■ **Required work**: Every entry gets copied exactly. No images go into the copy.

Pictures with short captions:
--*--
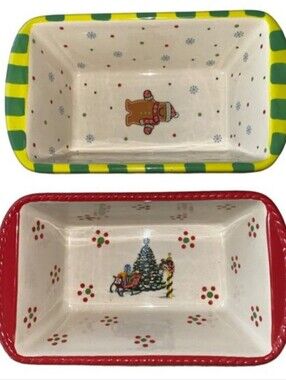 Set Of 2 Temptations By Tara Holiday Christmas 12 oz Mini Loaf Pan Ovenware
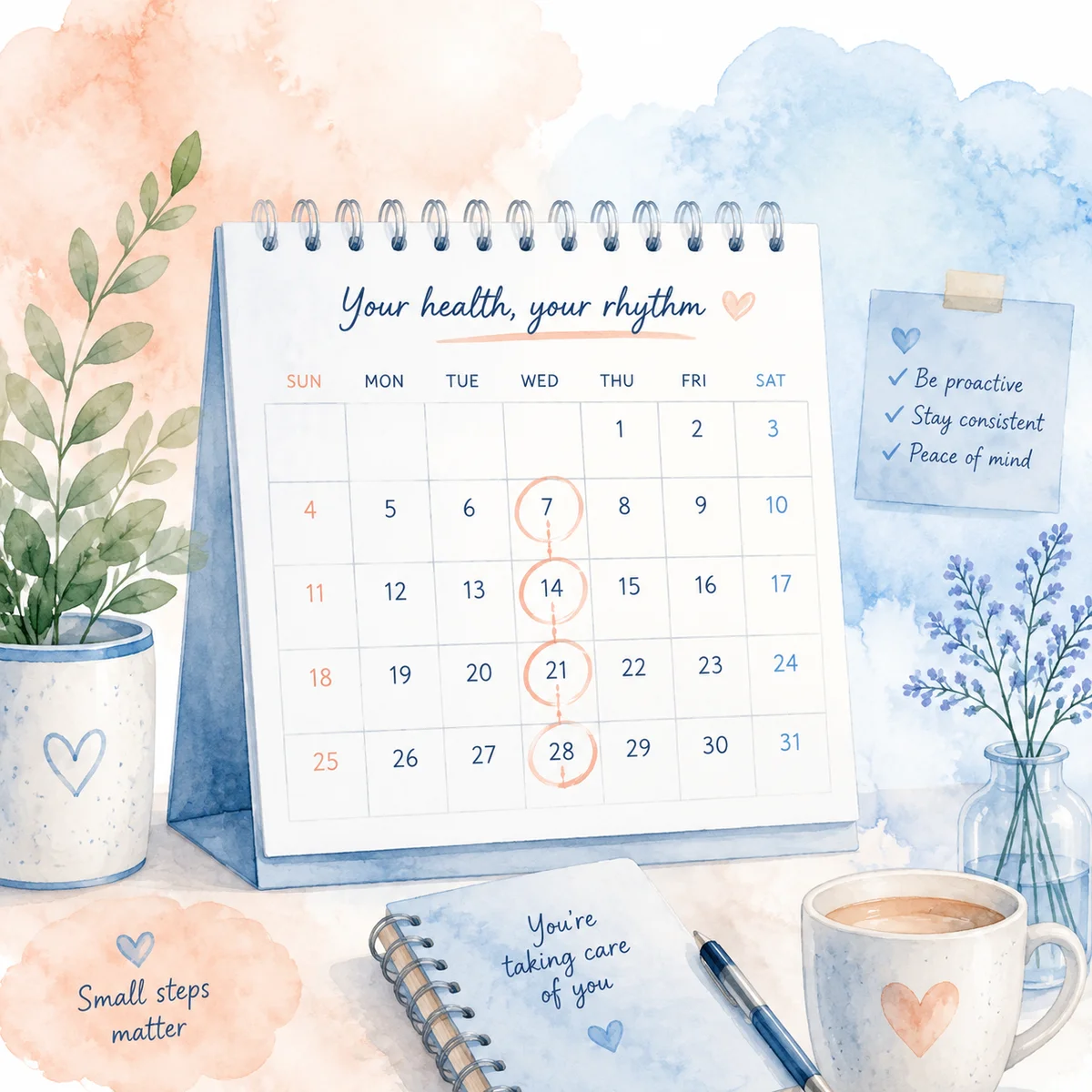 Soft watercolor illustration of a calendar with marked testing dates, peach and sky blue tones
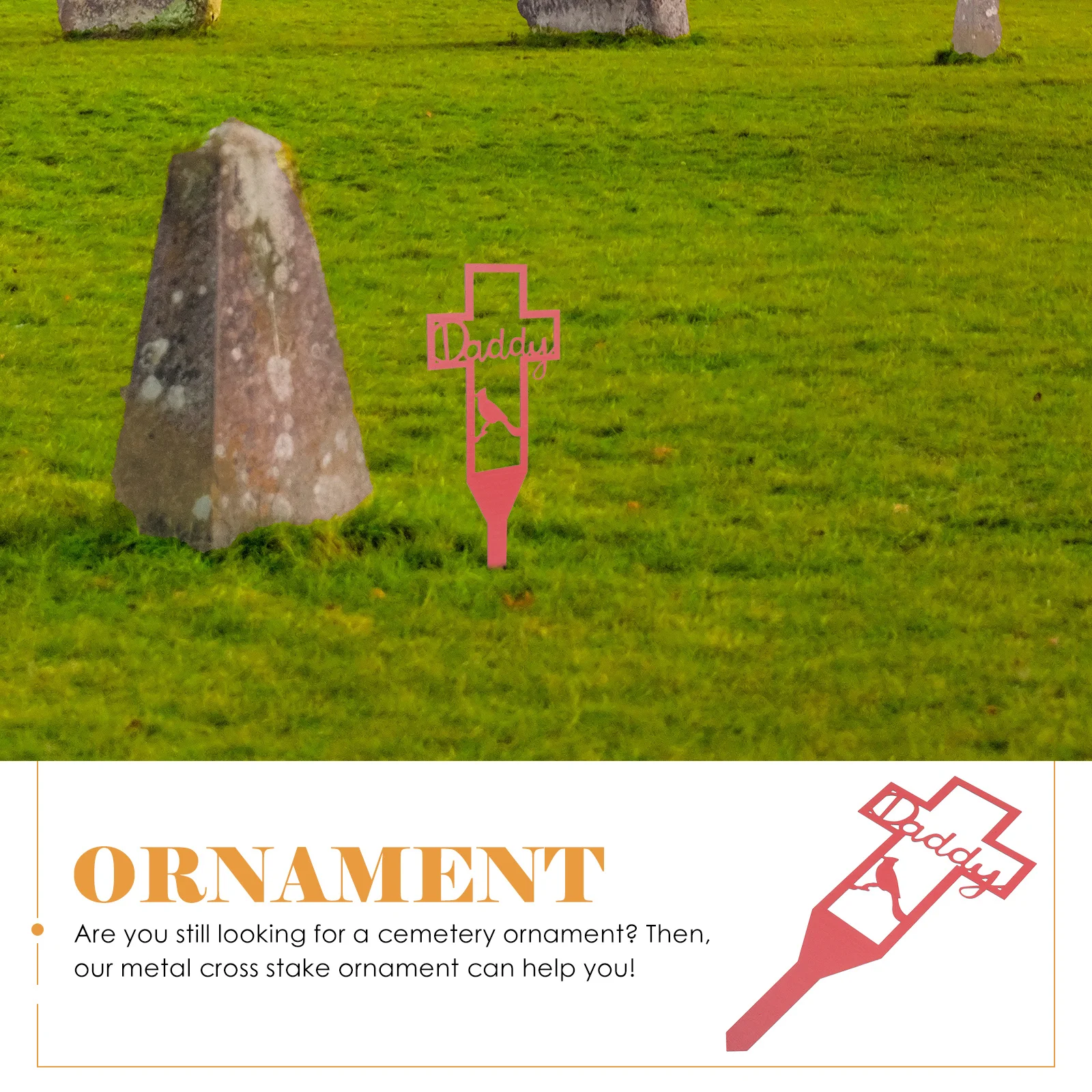 

Outdoor Metal Cross Stake Cemetery Garden Grave Decoration Memorial Marker Lightweight Iron Lawn Yard Decorative Insert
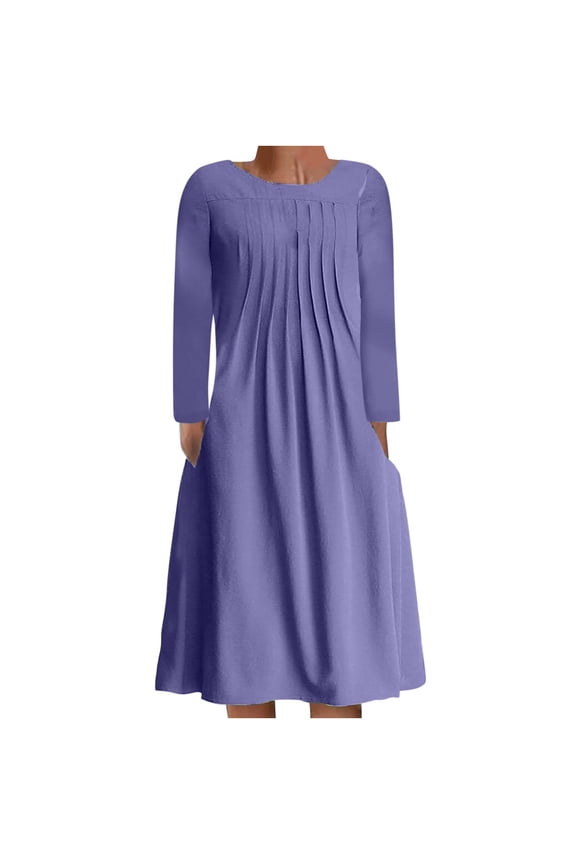 Fall Dresses For Women 2024 Casual Solid Color Long Sleeve Pleated Dresses Round Neck Neck Swing Midi Dress Wedding Guest Dress Party Dresses
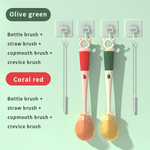 Casabella 4-in-1 Multi-Purpose Bendable SiliconeCleaning Brush, wine-glass Bendy Brush, Tumblerbottles Brush, Baby bottles Brush, Coffee mugsBrush,and more-Non-toxic, odorless, and heat-resistant,Extended Handle Version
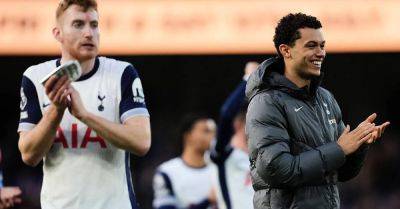 Ange Postecoglou - Brennan Johnson - Djed Spence - Dejan Kulusevski - Guglielmo Vicario - Kieran Mackenna - Tottenham Hotspur - Archie Gray - Jaden Philogene - Liam Delap - Brennan Johnson at the double as Tottenham’s winning run continues - breakingnews.ie - county Johnson - county Suffolk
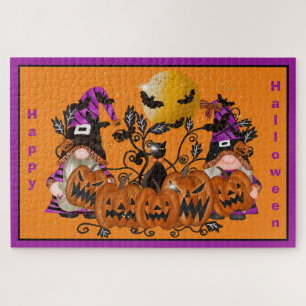 Trendy Happy Halloween Orange Gnome Puzzle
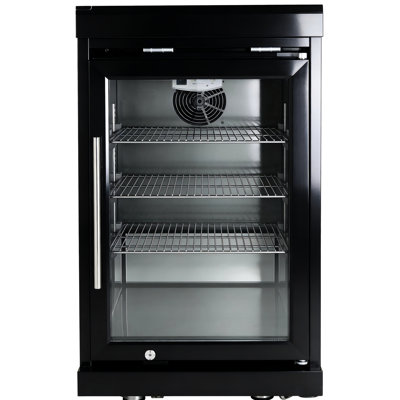 Single Door Black Outdoor Refrigerator Cabinet Featuring All - Weather Stainless Steel, Consistent Temperature Maintenance, And Drainage System Fridge For Spaces Steel Build, Foam Insulation,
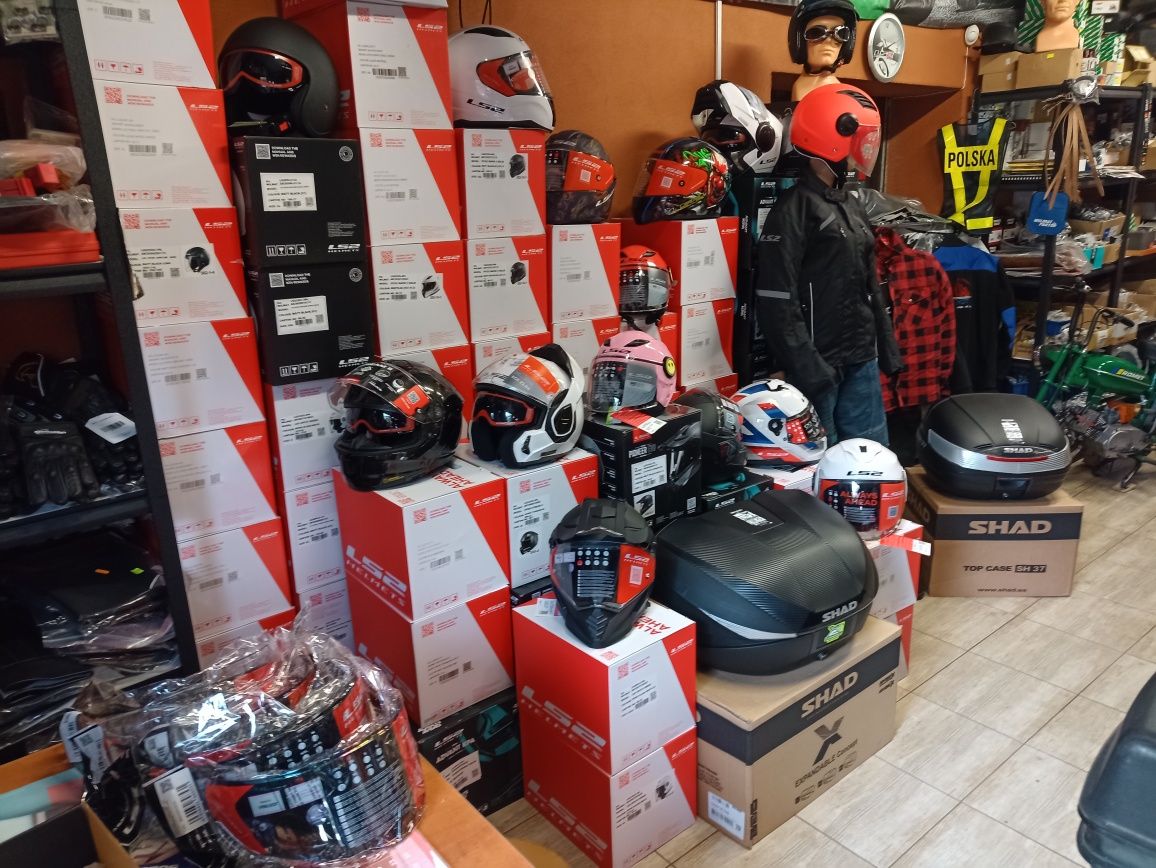 Kask LS2, kurtka na motor/skuter, kufer,rękawice, spodnie, buty, sklep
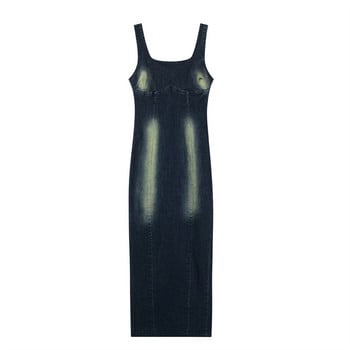 UNIZERA 2023 есен Нова дамска мода в стил Slim Fit Slim Strap Denim Дълга рокля с цип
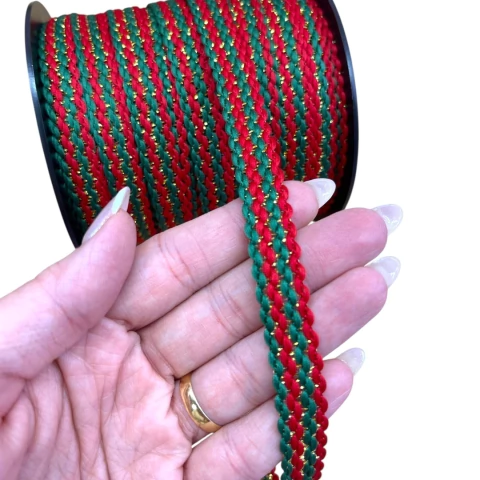PASSAMANARIA ONDULADA CORES DE NATAL 1,5 CM ( 2 METROS) - comprar online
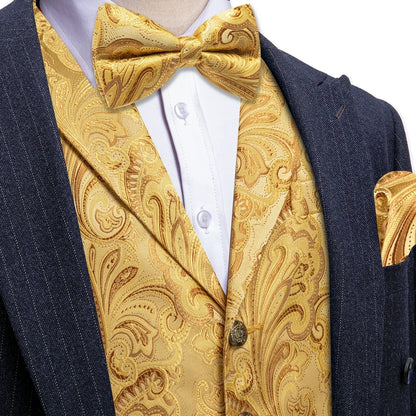 Men's Jacquard Floral Waistcoat Vest with Bowtie Set – Wedding & Formal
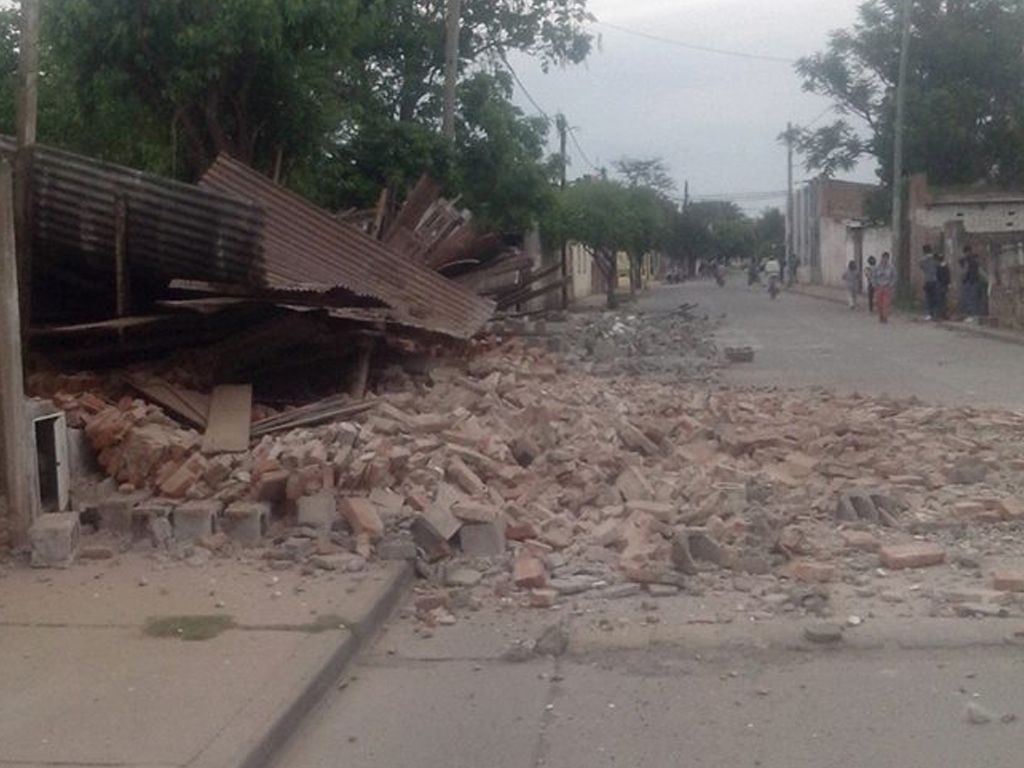 Derrumbe por el sismo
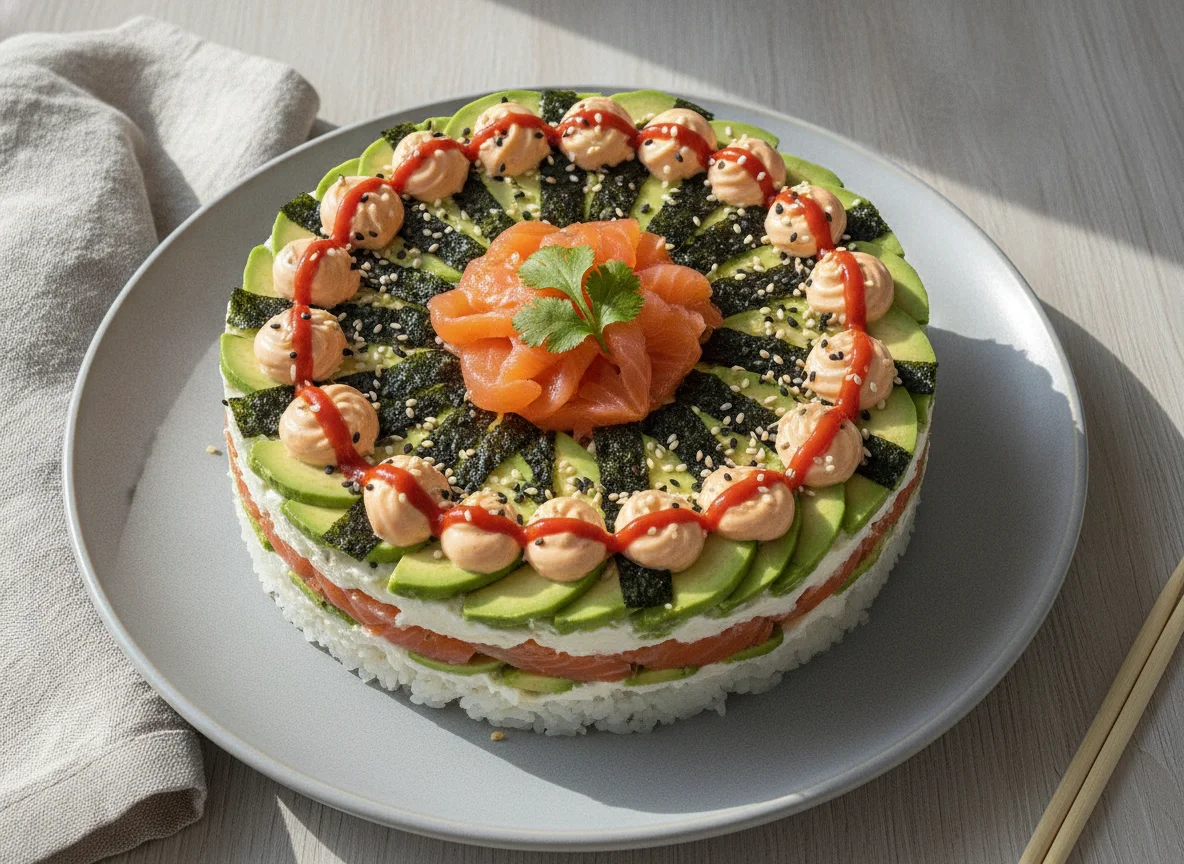 Sushi-Torte mit Lachs und Avocado photo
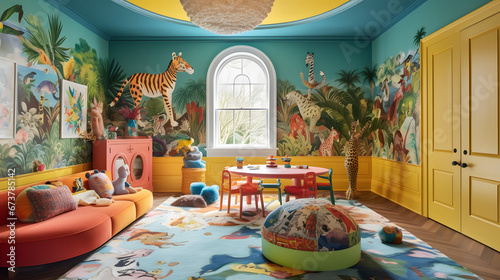 Playtime Wonderland at Noon: Colorful Fun in the Main Floor Playroom - Created using Generative AI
--*--
■ **Exercise solution**:
 Set Of 2 Temptations By Tara Holiday Christmas 12 oz Mini Loaf Pan Ovenware
 Soft watercolor illustration of a calendar with marked testing dates, peach and sky blue tones

Outdoor Metal Cross Stake Cemetery Garden Grave Decoration Memorial Marker Lightweight Iron Lawn Yard Decorative Insert
 Fall Dresses For Women 2024 Casual Solid Color Long Sleeve Pleated Dresses Round Neck Neck Swing Midi Dress Wedding Guest Dress Party Dresses
 Casabella 4-in-1 Multi-Purpose Bendable SiliconeCleaning Brush, wine-glass Bendy Brush, Tumblerbottles Brush, Baby bottles Brush, Coffee mugsBrush,and more-Non-toxic, odorless, and heat-resistant,Extended Handle Version
 Ange Postecoglou - Brennan Johnson - Djed Spence - Dejan Kulusevski - Guglielmo Vicario - Kieran Mackenna - Tottenham Hotspur - Archie Gray - Jaden Philogene - Liam Delap - Brennan Johnson at the double as Tottenham’s winning run continues - breakingnews.ie - county Johnson - county Suffolk
 Trendy Happy Halloween Orange Gnome Puzzle
 Single Door Black Outdoor Refrigerator Cabinet Featuring All - Weather Stainless Steel, Consistent Temperature Maintenance, And Drainage System Fridge For Spaces Steel Build, Foam Insulation,
 Kask LS2, kurtka na motor/skuter, kufer,rękawice, spodnie, buty, sklep
 UNIZERA 2023 есен Нова дамска мода в стил Slim Fit Slim Strap Denim Дълга рокля с цип
PASSAMANARIA ONDULADA CORES DE NATAL 1,5 CM ( 2 METROS) - comprar online
 Men's Jacquard Floral Waistcoat Vest with Bowtie Set – Wedding & Formal
 Derrumbe por el sismo
 Sushi-Torte mit Lachs und Avocado photo
 Playtime Wonderland at Noon: Colorful Fun in the Main Floor Playroom - Created using Generative AI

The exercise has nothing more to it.